CSC384 -- Introduction to Artificial Intelligence
Summer 2020


Othello Competition Results

Thank you so much to all of you who chose to submit an agent to the CSC384 Othello Competition this year.

Initially, each agent competed with every other agent on board-dimension of 6 with a timeout of 10 seconds. Agents played each opponent 2x, one as the "light" player and one as the "dark" player. Games where an agent timed out were discarded as were games resulting in draws.

Results from Round One (Regular Season)

Then, the 5 top ranking players played one another on board-dimension of 8 (which is a standard Othello board size) and a timeout of 10 seconds. Agents again played each opponent 2x, one as the "light" player and one as the "dark" player.

Results from Round Two (Finals!)

Finally, the 3 top ranking players played one another on board-dimension of 8 (which is a standard Othello board size) and a timeout of 10 seconds. The results are on the CSC384 YouTube Channel!!

The final round demonstrated Othello AI (agent_wangboh2) to be the winning AI; Othello AI Set 2 (agent_zhanzhir) and --*SQS's BetaGO*-- (agent_shiquish) came in second and third, respectively.

Some "tips" from those with strong performances this year (and last term!) are posted below. Thank again to eveyone who chose to play with us!!!


agent_wangboh2

"The game agent I developed is simply a heuristic alpha-beta search algorithm. I also applied iterative deepening search in order to give a time constraint to my agent and used ordering heuristics based on the result from previous search depth. Generally, the more features the agents have, the higher potential the agent has, but the harder it is to tune the heuristic weights. In my agent, specifically, I used features such as corners, (potential and current) stability, (potential and current) mobility, frontiers, edges, coin parity, position heuristics and the weights to these heuristics are tuned using temporal difference learning. In addition, I divided the game into 19 stages, each stage has a slightly different set of weights. For example, the weights for mobility and coin parity are a lot smaller in the beginning stages. The above approach is able to generate a very strong Othello agent if sufficient time and efforts are spent on the training process."


agent_zhanzhir

"My heuristic is using the dynamic score map to weight each move with existing combination. score on each situation is different as following(these strategies are inspired by the article in the A3 handout here.

agent_kammulaa

"To fix the problem that my minimax + alpha-beta implementation had with not looking at all possible moves, I decided to implement a Monte Carlo Tree Search (MCTS) algorithm because not only did it allow me to run several simulations of every possible move allowed each turn, but it also predicted whether if each move would lead to a win or a loss. To enhance the vanilla version of MCTS, I decided to take a Simulated Annealing approach when it came to deciding between moves, added a heuristic to help make the moves less randomized, and used random exploration (Reinforcement Learning) to help adjust the Upper Confidence Bound (UCB) a bit. If a move appeared as a losing move, I would just lower its UCB instead of completely pruning it or making an algorithm that prunes specific simulations because that move may lead us to a win in the future - who knows? All in all, I wanted to avoid making my algorithm too biased, but not too randomized (Bias - Variance tradeoff).

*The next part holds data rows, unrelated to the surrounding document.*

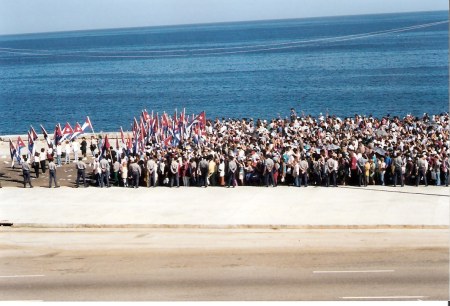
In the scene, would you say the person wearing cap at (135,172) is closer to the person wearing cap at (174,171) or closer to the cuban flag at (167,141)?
the person wearing cap at (174,171)

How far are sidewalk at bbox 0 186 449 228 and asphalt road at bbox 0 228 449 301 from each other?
75 centimetres

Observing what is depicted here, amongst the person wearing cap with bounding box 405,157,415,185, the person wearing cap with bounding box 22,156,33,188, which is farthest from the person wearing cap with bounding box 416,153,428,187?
the person wearing cap with bounding box 22,156,33,188

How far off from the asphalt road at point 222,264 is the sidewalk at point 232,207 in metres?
0.75

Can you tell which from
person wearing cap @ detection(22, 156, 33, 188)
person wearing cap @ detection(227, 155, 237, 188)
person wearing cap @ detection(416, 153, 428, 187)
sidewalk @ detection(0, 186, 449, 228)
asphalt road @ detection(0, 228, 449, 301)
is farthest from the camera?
person wearing cap @ detection(22, 156, 33, 188)

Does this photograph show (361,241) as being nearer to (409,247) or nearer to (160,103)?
(409,247)

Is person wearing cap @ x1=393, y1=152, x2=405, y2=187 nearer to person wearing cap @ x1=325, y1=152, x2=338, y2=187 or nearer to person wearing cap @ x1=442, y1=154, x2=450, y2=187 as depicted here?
person wearing cap @ x1=442, y1=154, x2=450, y2=187

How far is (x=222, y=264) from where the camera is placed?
20.0 m

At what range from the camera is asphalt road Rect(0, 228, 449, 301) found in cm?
1730

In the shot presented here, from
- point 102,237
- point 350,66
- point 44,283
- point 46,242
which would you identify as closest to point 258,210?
point 102,237

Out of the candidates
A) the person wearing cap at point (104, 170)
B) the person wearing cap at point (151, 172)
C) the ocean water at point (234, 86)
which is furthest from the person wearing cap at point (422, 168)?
the ocean water at point (234, 86)

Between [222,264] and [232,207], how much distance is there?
257 inches

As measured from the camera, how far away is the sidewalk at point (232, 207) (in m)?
24.3

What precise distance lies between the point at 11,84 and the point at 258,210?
398ft

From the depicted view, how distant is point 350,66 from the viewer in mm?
139500
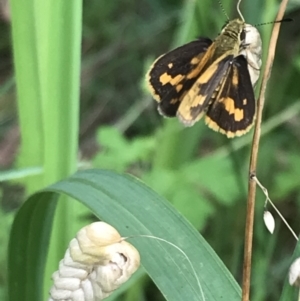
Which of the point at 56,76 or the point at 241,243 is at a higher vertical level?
the point at 56,76

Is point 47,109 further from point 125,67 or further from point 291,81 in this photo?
point 125,67

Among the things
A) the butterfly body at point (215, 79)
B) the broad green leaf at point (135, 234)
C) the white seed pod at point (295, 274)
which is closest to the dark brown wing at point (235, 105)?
the butterfly body at point (215, 79)

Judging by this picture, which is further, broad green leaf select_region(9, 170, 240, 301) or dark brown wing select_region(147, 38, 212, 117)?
dark brown wing select_region(147, 38, 212, 117)

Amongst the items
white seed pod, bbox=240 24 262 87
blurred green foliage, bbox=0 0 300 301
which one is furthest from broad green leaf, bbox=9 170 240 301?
blurred green foliage, bbox=0 0 300 301

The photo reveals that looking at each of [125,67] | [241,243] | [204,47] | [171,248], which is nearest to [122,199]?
[171,248]

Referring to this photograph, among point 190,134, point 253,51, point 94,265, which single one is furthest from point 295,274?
point 190,134

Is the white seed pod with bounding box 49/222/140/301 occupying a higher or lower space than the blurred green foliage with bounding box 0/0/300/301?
higher

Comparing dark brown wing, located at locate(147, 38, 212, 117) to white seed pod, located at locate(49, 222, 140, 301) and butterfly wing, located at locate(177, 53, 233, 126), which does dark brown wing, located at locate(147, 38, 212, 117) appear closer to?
butterfly wing, located at locate(177, 53, 233, 126)
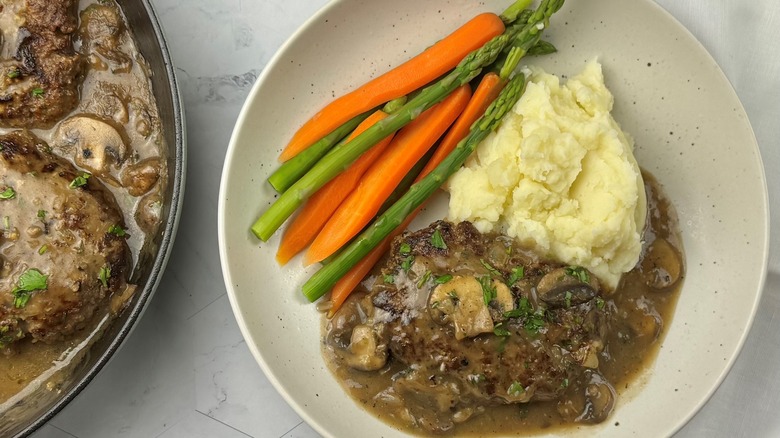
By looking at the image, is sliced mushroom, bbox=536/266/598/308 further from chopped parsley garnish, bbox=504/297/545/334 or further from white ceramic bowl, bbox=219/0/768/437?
white ceramic bowl, bbox=219/0/768/437

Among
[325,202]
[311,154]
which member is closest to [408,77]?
[311,154]

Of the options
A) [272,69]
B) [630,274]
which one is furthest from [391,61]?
[630,274]

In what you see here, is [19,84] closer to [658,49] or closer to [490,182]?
[490,182]

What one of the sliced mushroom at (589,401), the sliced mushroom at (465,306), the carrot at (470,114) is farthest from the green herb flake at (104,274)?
the sliced mushroom at (589,401)

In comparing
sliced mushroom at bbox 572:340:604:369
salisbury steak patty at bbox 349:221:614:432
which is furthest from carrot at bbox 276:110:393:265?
sliced mushroom at bbox 572:340:604:369

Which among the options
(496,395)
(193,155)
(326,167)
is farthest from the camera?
(193,155)

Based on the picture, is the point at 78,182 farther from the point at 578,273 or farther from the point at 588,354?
the point at 588,354

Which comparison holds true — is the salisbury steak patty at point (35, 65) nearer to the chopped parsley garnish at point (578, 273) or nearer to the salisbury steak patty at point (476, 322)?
the salisbury steak patty at point (476, 322)
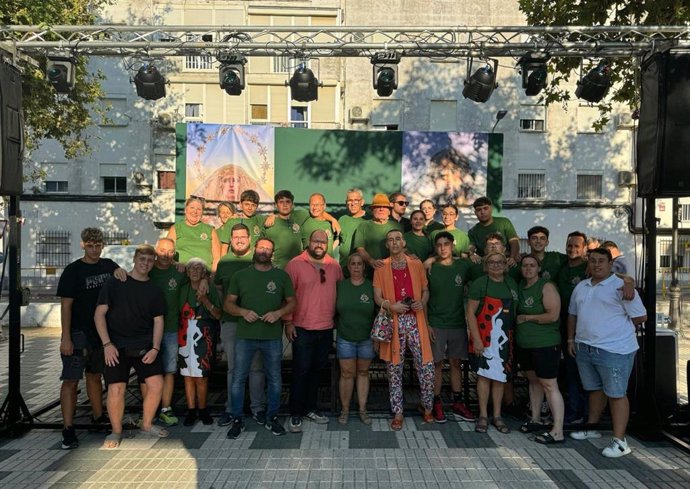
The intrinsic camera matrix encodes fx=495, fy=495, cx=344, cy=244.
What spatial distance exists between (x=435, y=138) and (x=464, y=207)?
53.7 inches

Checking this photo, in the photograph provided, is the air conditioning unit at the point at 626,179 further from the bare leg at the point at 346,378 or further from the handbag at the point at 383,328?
the bare leg at the point at 346,378

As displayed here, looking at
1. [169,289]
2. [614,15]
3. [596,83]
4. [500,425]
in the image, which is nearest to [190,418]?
[169,289]

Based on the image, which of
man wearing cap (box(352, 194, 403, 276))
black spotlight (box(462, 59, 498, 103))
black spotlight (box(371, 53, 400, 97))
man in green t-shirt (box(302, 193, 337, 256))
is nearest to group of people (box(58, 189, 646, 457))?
man wearing cap (box(352, 194, 403, 276))

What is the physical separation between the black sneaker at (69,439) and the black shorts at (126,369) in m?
0.56

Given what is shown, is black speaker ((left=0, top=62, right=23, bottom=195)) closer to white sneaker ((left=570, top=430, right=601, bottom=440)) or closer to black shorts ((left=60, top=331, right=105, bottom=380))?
black shorts ((left=60, top=331, right=105, bottom=380))

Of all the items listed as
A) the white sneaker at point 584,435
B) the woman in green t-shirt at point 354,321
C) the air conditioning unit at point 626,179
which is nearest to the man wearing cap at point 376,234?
the woman in green t-shirt at point 354,321

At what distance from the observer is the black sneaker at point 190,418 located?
16.5 ft

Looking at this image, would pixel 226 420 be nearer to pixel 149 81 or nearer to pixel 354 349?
pixel 354 349

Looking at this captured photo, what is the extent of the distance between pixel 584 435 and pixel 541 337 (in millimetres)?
1072

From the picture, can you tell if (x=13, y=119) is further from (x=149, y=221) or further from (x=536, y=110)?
(x=536, y=110)

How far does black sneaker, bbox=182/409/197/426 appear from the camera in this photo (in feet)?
16.5

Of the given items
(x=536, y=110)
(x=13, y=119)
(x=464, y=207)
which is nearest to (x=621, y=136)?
(x=536, y=110)

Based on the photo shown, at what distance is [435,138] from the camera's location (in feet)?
29.3

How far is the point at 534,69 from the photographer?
5.79m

For my heuristic, I used it to modify/bias the UCB's of each move a bit more. My heuristic was a weighted combination of the following: (1) Utility, (2) Mobility, (3) Corner Checking, (4) Trap Checking and (5) Edge Checking (board). From playing multiple games, I observed that it was best to put the most emphasis on (1) instead of (3) (as many people would do) because there were some cases where securing 3 or less corners could lead to a loss. I wanted to avoid the moves that appeared good at first, but lead to a loss in the end.

Some suggestions for future improvements include: (1) Using shallow alpha-beta simulations instead of randomized simulations (Link: https://openreview.net/forum?id=HyN7UVfOZB), (2) Improving my algorithm on 10x10, 11x11... 14x14 and higher board dimensions to make it less biased, (3) using a neural network or any algorithm to tune the weights in my heuristic, or to learn from previous games, and (4) using a better Exploration or Exploitation policy, or a more specific UCB + Reward formula to make the UCB calculations more accurate."

agent_dangbran

"I decided to concentrate purely on improving the utility function because I felt that it would have a greater impact on performance then, for example, implementing an iterative deepening system (I wanted to concentrate on one thing only). The main thing that I did to improve the utility function was to add "bonus points" whenever a move resulted in my AI having stable pieces that the opponent can not flip. The more stable pieces that result from a move, the more bonus points are awarded. However ... it was very [computationally] expensive to check whether or not a piece was able to be flipped. As a result, the timer sometimes timed out, which meant that this method had to be abandoned.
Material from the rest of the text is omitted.